The survey was conducted by Business Insider Japan, which questioned 207 individuals about workplace dress codes, including 184 women. More than 80 percent of the female respondents said they had suffered health problems as a result of wearing heels, while a quarter were informed during seminars on workplace behavior that wearing them was considered basic etiquette.
Discussions were held Tuesday between a group fighting the enforcement of rules on wearing heels in the workplace, members of the labor ministry and other organizations as well as lawmakers. They exchanged viewpoints on confronting and eliminating gender-based workplace discrimination.
“I believe we’ve realized that some of the social conventions we take for granted are wrong,” said Constitutional Democratic Party of Japan member Kanako Otsuji.
“Let’s raise our voices together. Change will not occur if we remain silent,” she continued.

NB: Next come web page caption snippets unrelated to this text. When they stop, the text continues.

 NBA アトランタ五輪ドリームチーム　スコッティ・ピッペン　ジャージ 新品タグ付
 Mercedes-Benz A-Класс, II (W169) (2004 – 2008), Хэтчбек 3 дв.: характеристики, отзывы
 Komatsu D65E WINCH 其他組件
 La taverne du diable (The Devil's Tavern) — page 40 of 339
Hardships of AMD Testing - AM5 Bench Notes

Tuesday’s talks came after Health, Labor and Welfare Minister Takumi Nemoto said he would not support a drive to ban dress codes that force women to wear high heels at work, citing how the shoes were “generally accepted by society” as “necessary and reasonable.”
He made the comments in reaction to a petition — signed by over 18,800 people — submitted to his ministry on June 3. It called for the government to ban companies from requiring women to wear high heels in the workplace, citing health and other issues.

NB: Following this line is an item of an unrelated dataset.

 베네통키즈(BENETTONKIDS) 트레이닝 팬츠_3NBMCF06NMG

The group that attended Tuesday’s meeting is part of the #KuToo movement — an amalgam of “#MeToo” and the Japanese words for shoes, “kutsu,” and pain, “kutsū.”
A member of the International Labor Organization echoed Otsuji’s remarks, saying, “The reason why women have been told to wear heels despite their suffering is because men, who have been at the top of management for decades, were the ones who established normal social conventions.”
“If something is wrong with the norms that we follow, then the law is there to change it,” he said.